> [Given task] Reproduce the listing below word for word, omitting the pictures.

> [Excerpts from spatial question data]
>> start
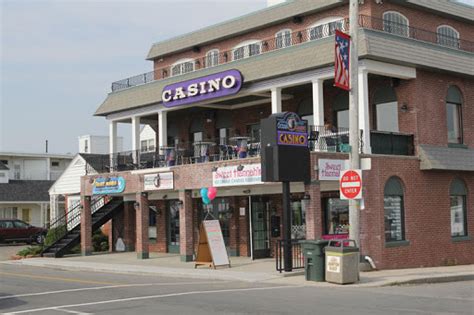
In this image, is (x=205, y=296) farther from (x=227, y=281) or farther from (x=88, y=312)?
(x=227, y=281)

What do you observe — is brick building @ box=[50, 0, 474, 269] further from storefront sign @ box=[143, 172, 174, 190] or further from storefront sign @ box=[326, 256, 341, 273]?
storefront sign @ box=[326, 256, 341, 273]

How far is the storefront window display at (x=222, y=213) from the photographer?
29678 mm

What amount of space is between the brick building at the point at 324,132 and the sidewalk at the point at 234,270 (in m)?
1.16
>> end
> [Answer for the task]
In this image, is (x=205, y=296) farther from (x=227, y=281) or farther from (x=88, y=312)?
(x=227, y=281)

What do you observe — is brick building @ box=[50, 0, 474, 269] further from storefront sign @ box=[143, 172, 174, 190] or further from storefront sign @ box=[326, 256, 341, 273]?
storefront sign @ box=[326, 256, 341, 273]

How far is the storefront window display at (x=222, y=213) from the photographer?
29678 mm

What amount of space is between the brick building at the point at 324,132 and the sidewalk at the point at 234,270 (in m)?
1.16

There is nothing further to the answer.